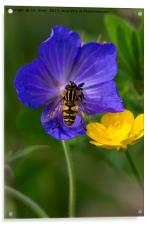 Cranesbill, Buttercup and Hoverfly, Acrylic Print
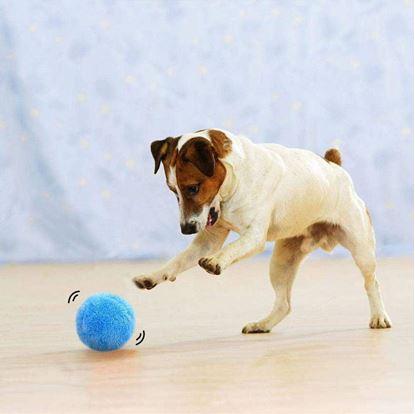 Obrázek Pohyblivý míček pro mazlíčky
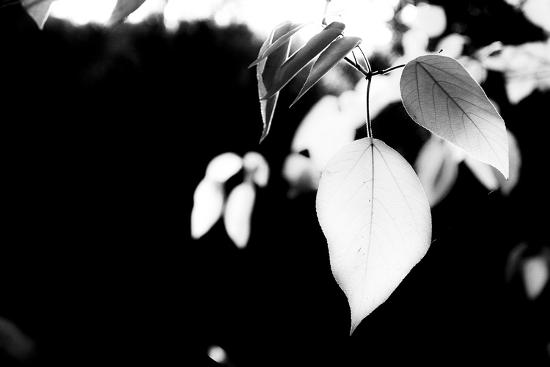 White Leaves-Bergina Leka-Photographic Print
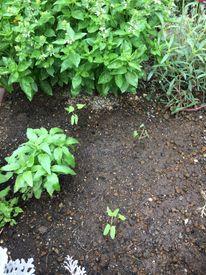 隣の朝顔は青い! 花壇に植えました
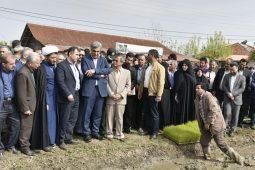 گزارش تصویری از  استاندار گیلان در  نخستین نشاء مکانیزه برنج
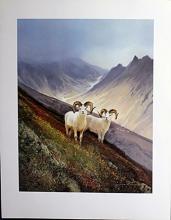 Fine Art Print After Michael Coleman(207N)
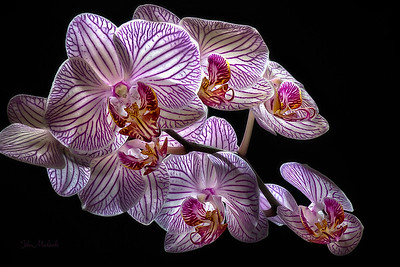 Orchid Radiance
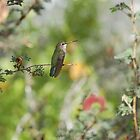 A Costas Hummingbird at the Senora Desert Museum by Robert deJonge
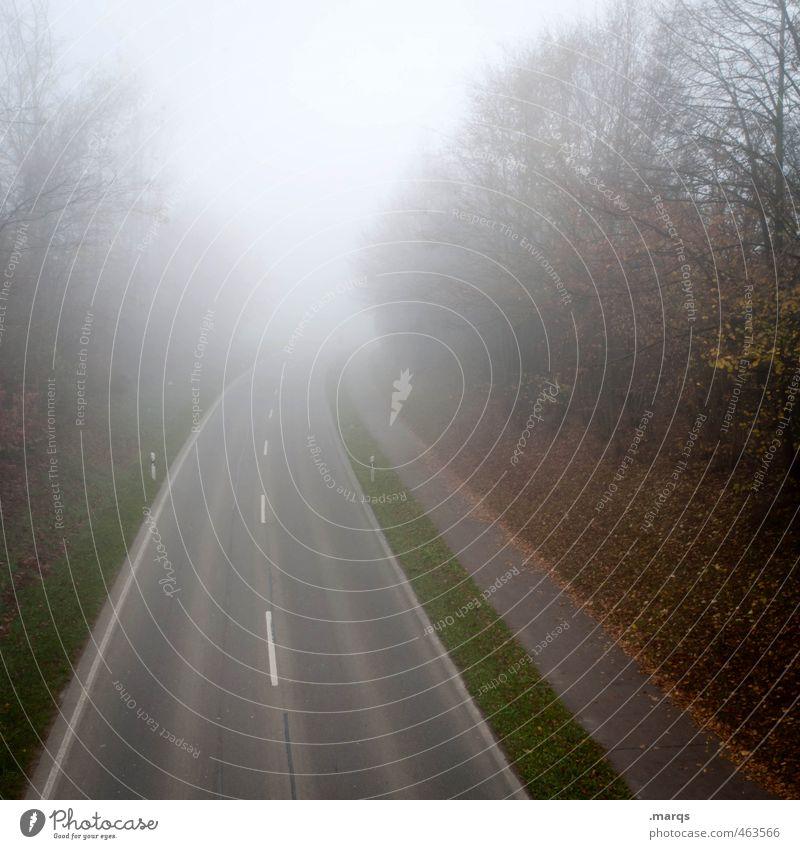 Auf und davon Natur Pflanze Landschaft kalt Umwelt Straße Herbst Wege & Pfade Stimmung Nebel Verkehr Perspektive Zukunft fahren Straßenverkehr schlechtes Wetter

━━━━━━━━━━━━━━━━━━━━

▶ **Required action**:
Transcribe the listing exactly. Its images are to be omitted.

▶ **Output below**:
 Cranesbill, Buttercup and Hoverfly, Acrylic Print
 Obrázek Pohyblivý míček pro mazlíčky
 White Leaves-Bergina Leka-Photographic Print
 隣の朝顔は青い! 花壇に植えました
 گزارش تصویری از  استاندار گیلان در  نخستین نشاء مکانیزه برنج
 Fine Art Print After Michael Coleman(207N)
 Orchid Radiance
 A Costas Hummingbird at the Senora Desert Museum by Robert deJonge
 Auf und davon Natur Pflanze Landschaft kalt Umwelt Straße Herbst Wege & Pfade Stimmung Nebel Verkehr Perspektive Zukunft fahren Straßenverkehr schlechtes Wetter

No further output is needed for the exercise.